_SELECTED EXCERPT_.
· · · · ·

Re: [H] What are we up to (Was-Are we alive?)

2014-02-24 Thread Brian Weeden
Anthony, I'd also add to Jim's comments that once you have one big central
drive you can use someting like XBMC to have a very nice interface on all
your HTPCs in the house and accessibility to all your content.



-
Brian



On Mon, Feb 24, 2014 at 9:42 AM, James Maki jwm_maill...@comcast.netwrote:

 That's how I started! :) But the desire for ease of use for my family (if
 it's not in plain sight, they can't find the drive, folder or location of a
 desired movie or TV show) and it just got out of control! A couple of
 drives here. A Sans Digital tower there. A new HTPC in the family room.
 Gigabit network hooking upstairs bedroom to the main computer downstairs.

· · · · ·

_Saved data entries_.
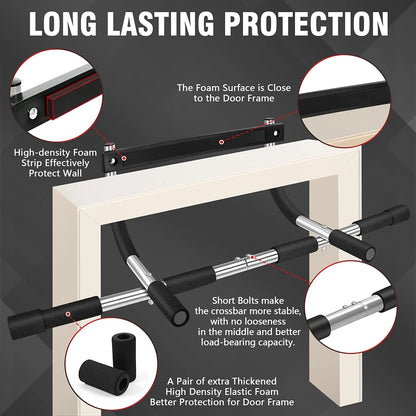 LONG LASTING PROTECTION

The Foam Surface is Close to the Door Frame

High-density Foam Strip Effectively Protect Wall

Short Bolts make the crossbar more stable, with no looseness in the middle and better load-bearing capacity.

A Pair of extra Thickened High Density Elastic Foam Better Protection for Door Frame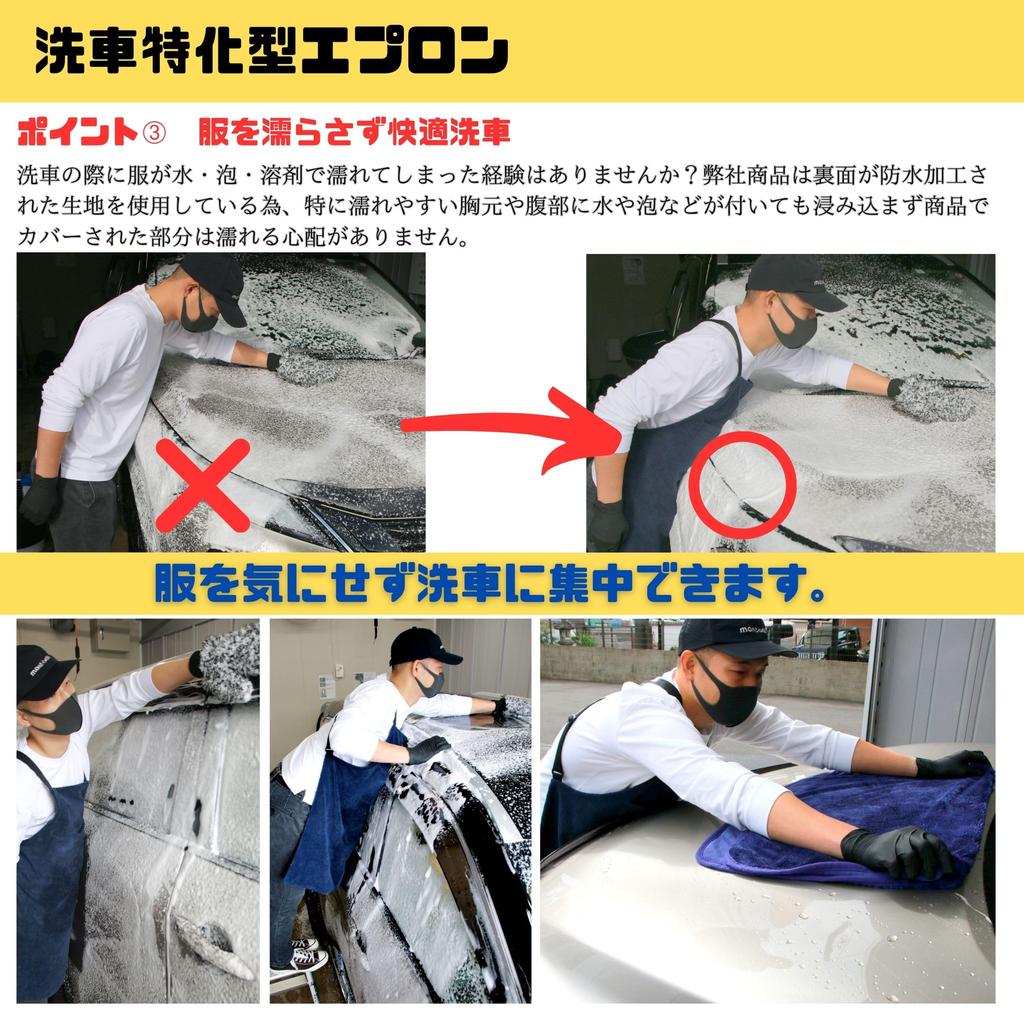 洗車特化型エプロン

ポイント③　服を濡らさず快適洗車

洗車の際に服が水・泡・溶剤で濡れてしまった経験はありませんか？弊社商品は裏面が防水加工された生地を使用している為、特に濡れやすい胸元や腹部に水や泡などが付いても浸み込まず商品でカバーされた部分は濡れる心配がありません。

服を気にせず洗車に集中できます。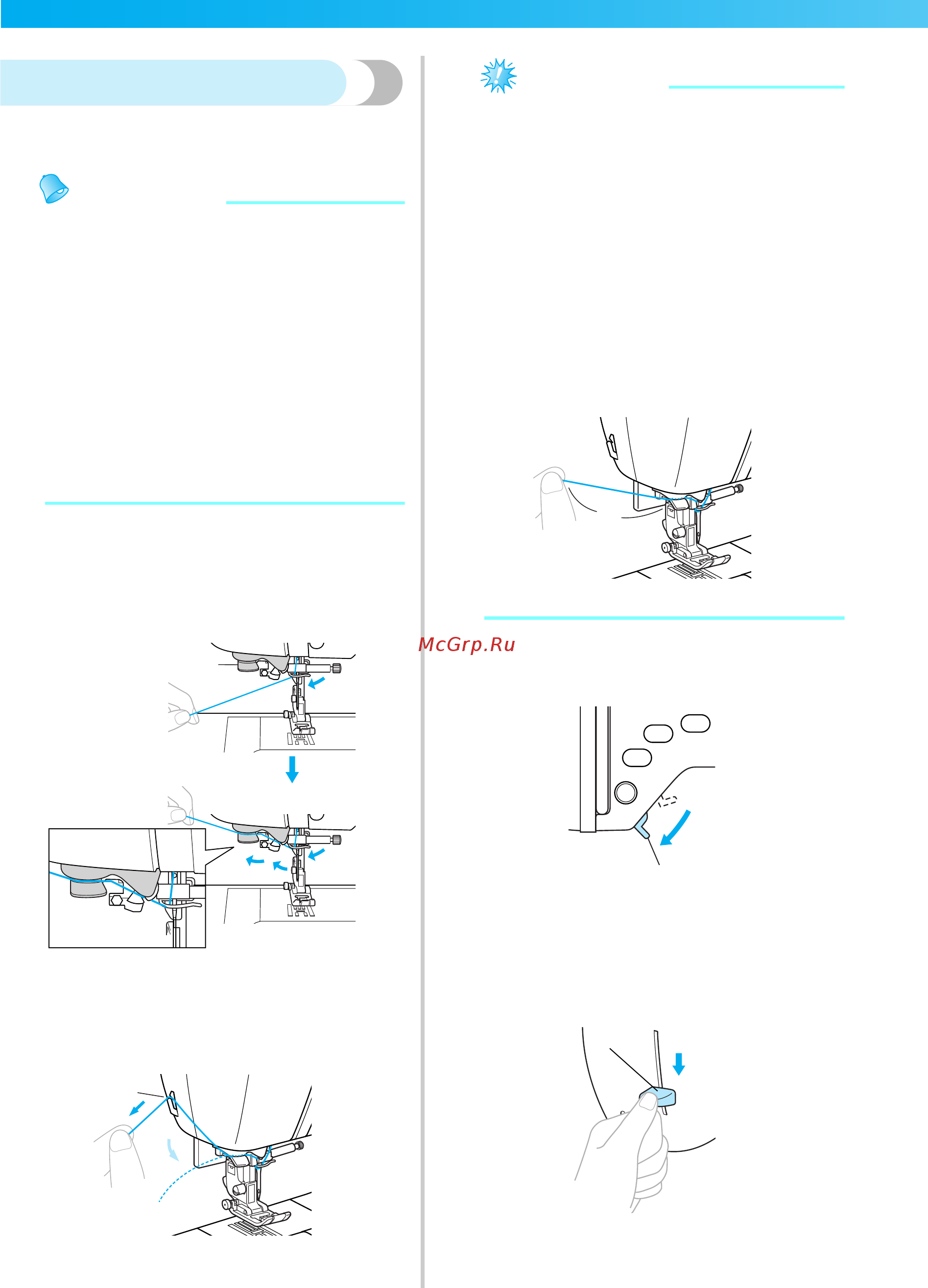 McGrp.Ru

· · · · ·

_TASK DESCRIPTION_. Could you carry the mailing-list thread about home theater PCs forward from its last line? The records play no part here.

_RESPONSE AREA_.
 You name it, it got added.  I ended up spending lots of time cataloging,
 especially when adding drives. The pooling aspect of FlexRAID allows me to
 have one BIG drive with a folder for Blu-rays, one for DVDs, and another
 for
 recorded TV shows. Previously, a desired file might have been on one of 4
 computers and any one of the approximately 30 drives. I did compromise
 awhile back and create 8 and 10 TB JBODs on the Sans Digital towers and
 internal in the main HTPC. This made it slightly easier to catalog.

 Of course, all of this ignores the building computers, etc. is fun factor
 of this hobby. :)

 If nothing else, I have learned lots about SAS (which had intimidated me
 before), building my own NAS, and a little about Server software. Always a
 fun (if not occasionally, frustrating) experience.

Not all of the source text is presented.